GIVEN EXERCISE | Lay out the lines of the entries below as a JSON list of strings, one string per line, skipping blank lines and leaving out the pictures.

════════════════════

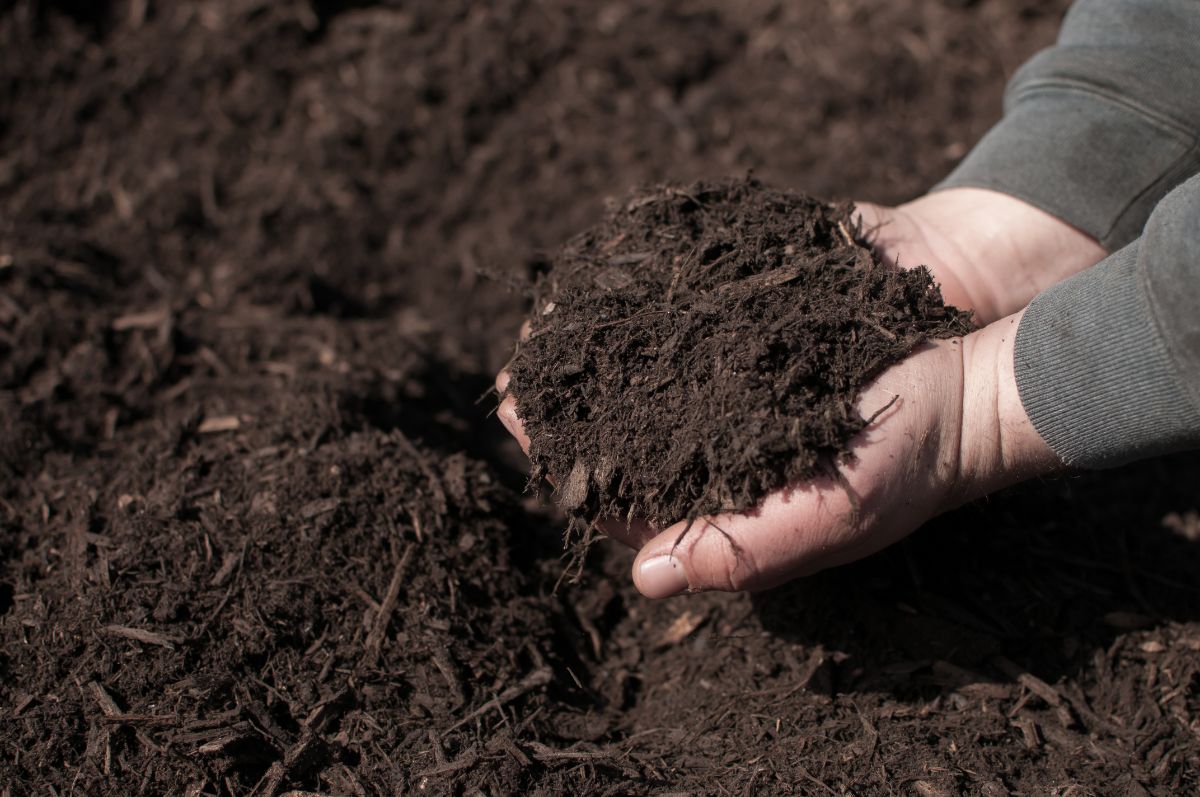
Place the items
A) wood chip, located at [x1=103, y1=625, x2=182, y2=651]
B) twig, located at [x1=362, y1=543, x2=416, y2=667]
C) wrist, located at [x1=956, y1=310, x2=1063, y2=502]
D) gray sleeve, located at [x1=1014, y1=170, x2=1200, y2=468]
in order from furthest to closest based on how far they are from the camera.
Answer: twig, located at [x1=362, y1=543, x2=416, y2=667], wood chip, located at [x1=103, y1=625, x2=182, y2=651], wrist, located at [x1=956, y1=310, x2=1063, y2=502], gray sleeve, located at [x1=1014, y1=170, x2=1200, y2=468]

════════════════════

FINAL RESULT |
[
  "Place the items",
  "A) wood chip, located at [x1=103, y1=625, x2=182, y2=651]",
  "B) twig, located at [x1=362, y1=543, x2=416, y2=667]",
  "C) wrist, located at [x1=956, y1=310, x2=1063, y2=502]",
  "D) gray sleeve, located at [x1=1014, y1=170, x2=1200, y2=468]",
  "in order from furthest to closest based on how far they are from the camera.",
  "Answer: twig, located at [x1=362, y1=543, x2=416, y2=667], wood chip, located at [x1=103, y1=625, x2=182, y2=651], wrist, located at [x1=956, y1=310, x2=1063, y2=502], gray sleeve, located at [x1=1014, y1=170, x2=1200, y2=468]"
]